SHORT PROBLEM. Rewrite the material below, changing each occurrence of "uniform jacket" to "military jacket" and leaving everything else unchanged.

EXERCISE MATERIAL.
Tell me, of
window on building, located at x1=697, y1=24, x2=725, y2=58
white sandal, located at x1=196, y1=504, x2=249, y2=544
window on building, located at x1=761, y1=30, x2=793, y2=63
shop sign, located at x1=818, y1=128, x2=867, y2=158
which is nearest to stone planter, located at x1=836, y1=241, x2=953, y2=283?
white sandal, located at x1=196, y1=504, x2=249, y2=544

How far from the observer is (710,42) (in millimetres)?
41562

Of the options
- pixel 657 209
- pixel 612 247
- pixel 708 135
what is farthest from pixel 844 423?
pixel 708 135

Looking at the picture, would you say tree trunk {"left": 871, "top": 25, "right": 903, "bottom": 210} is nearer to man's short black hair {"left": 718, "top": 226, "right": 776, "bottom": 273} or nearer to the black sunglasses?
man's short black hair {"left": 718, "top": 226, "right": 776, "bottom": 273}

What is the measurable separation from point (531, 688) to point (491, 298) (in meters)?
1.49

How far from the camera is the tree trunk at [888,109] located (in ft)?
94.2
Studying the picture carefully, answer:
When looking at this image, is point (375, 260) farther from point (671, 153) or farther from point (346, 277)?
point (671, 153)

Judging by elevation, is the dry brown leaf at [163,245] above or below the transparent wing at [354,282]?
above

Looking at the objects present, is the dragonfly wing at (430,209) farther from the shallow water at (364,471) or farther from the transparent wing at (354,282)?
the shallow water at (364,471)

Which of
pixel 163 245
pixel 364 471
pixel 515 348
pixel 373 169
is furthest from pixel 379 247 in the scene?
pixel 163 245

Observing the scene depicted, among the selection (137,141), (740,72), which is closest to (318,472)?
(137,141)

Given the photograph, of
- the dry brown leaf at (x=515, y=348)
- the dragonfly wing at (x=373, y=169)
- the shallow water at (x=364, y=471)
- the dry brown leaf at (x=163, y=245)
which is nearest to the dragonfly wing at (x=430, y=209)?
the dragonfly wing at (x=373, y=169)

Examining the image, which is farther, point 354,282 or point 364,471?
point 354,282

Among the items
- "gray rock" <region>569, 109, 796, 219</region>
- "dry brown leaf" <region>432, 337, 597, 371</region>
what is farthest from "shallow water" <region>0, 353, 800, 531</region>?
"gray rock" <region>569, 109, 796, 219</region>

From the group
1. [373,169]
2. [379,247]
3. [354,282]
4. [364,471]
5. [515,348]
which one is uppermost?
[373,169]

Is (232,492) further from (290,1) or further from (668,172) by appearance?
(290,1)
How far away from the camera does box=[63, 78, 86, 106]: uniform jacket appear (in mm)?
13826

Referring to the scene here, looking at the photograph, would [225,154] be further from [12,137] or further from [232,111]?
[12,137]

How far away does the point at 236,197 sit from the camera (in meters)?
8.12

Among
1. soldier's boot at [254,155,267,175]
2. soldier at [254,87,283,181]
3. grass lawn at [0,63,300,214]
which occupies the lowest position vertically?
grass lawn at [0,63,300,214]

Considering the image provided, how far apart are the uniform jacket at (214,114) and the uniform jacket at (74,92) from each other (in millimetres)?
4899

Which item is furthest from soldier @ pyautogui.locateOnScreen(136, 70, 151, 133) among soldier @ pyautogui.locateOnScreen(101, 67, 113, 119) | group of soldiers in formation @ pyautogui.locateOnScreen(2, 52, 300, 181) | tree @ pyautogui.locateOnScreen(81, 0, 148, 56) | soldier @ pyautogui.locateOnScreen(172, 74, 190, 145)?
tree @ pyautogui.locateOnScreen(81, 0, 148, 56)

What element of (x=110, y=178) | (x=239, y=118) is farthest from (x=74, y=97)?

SOLUTION TO THE EXERCISE.
Tell me, of
window on building, located at x1=697, y1=24, x2=725, y2=58
white sandal, located at x1=196, y1=504, x2=249, y2=544
window on building, located at x1=761, y1=30, x2=793, y2=63
shop sign, located at x1=818, y1=128, x2=867, y2=158
which is nearest to stone planter, located at x1=836, y1=241, x2=953, y2=283?
white sandal, located at x1=196, y1=504, x2=249, y2=544

How far from the observer is (710,42) (in millimetres)?
41562

Of the options
- pixel 657 209
- pixel 612 247
- pixel 708 135
what is farthest from pixel 844 423?
pixel 708 135

Looking at the picture, would you say tree trunk {"left": 871, "top": 25, "right": 903, "bottom": 210} is nearer to man's short black hair {"left": 718, "top": 226, "right": 776, "bottom": 273} or nearer to the black sunglasses?
man's short black hair {"left": 718, "top": 226, "right": 776, "bottom": 273}

What is the measurable separation from point (531, 688) to point (491, 298) (in meters)?
1.49

How far from the camera is the tree trunk at [888,109] located (in ft)?
94.2
Studying the picture carefully, answer:
When looking at this image, is point (375, 260) farther from point (671, 153) or farther from point (346, 277)?
point (671, 153)

Judging by elevation, is the dry brown leaf at [163,245] above or below the transparent wing at [354,282]?
above

Looking at the objects present, is the dragonfly wing at (430,209) farther from the shallow water at (364,471) or farther from the transparent wing at (354,282)?
the shallow water at (364,471)

Which of
pixel 163 245
pixel 364 471
pixel 515 348
pixel 373 169
is furthest from pixel 379 247 in the scene?
pixel 163 245

Observing the scene depicted, among the selection (137,141), (740,72), which is closest to (318,472)?
(137,141)

Given the photograph, of
- the dry brown leaf at (x=515, y=348)
- the dragonfly wing at (x=373, y=169)
- the shallow water at (x=364, y=471)
- the dry brown leaf at (x=163, y=245)
which is nearest to the dragonfly wing at (x=430, y=209)?
the dragonfly wing at (x=373, y=169)

Examining the image, which is farther, point 354,282 or point 364,471?
point 354,282

Among the items
- "gray rock" <region>569, 109, 796, 219</region>
- "dry brown leaf" <region>432, 337, 597, 371</region>
what is farthest from "shallow water" <region>0, 353, 800, 531</region>?
"gray rock" <region>569, 109, 796, 219</region>

From the group
1. [373,169]
2. [379,247]
3. [354,282]
4. [364,471]
5. [515,348]
which one is uppermost?
[373,169]

Is (232,492) further from (290,1) or further from (668,172) by appearance?
(290,1)
How far away from the camera does box=[63, 78, 86, 106]: military jacket appear (in mm)?
13826

Referring to the scene here, looking at the photograph, would [225,154] be further from [12,137] or further from [232,111]?
[12,137]

How far away does the point at 236,197 sit from the camera (in meters)?
8.12

Among
1. soldier's boot at [254,155,267,175]
2. soldier at [254,87,283,181]
3. grass lawn at [0,63,300,214]
which occupies the lowest position vertically?
grass lawn at [0,63,300,214]

Considering the image provided, how far apart are the military jacket at (214,114) and the military jacket at (74,92) from each other (in millimetres)?
4899

Which item is furthest from soldier @ pyautogui.locateOnScreen(136, 70, 151, 133) among soldier @ pyautogui.locateOnScreen(101, 67, 113, 119) | group of soldiers in formation @ pyautogui.locateOnScreen(2, 52, 300, 181) | tree @ pyautogui.locateOnScreen(81, 0, 148, 56) | soldier @ pyautogui.locateOnScreen(172, 74, 190, 145)?
tree @ pyautogui.locateOnScreen(81, 0, 148, 56)

What element of (x=110, y=178) | (x=239, y=118) is farthest from (x=74, y=97)?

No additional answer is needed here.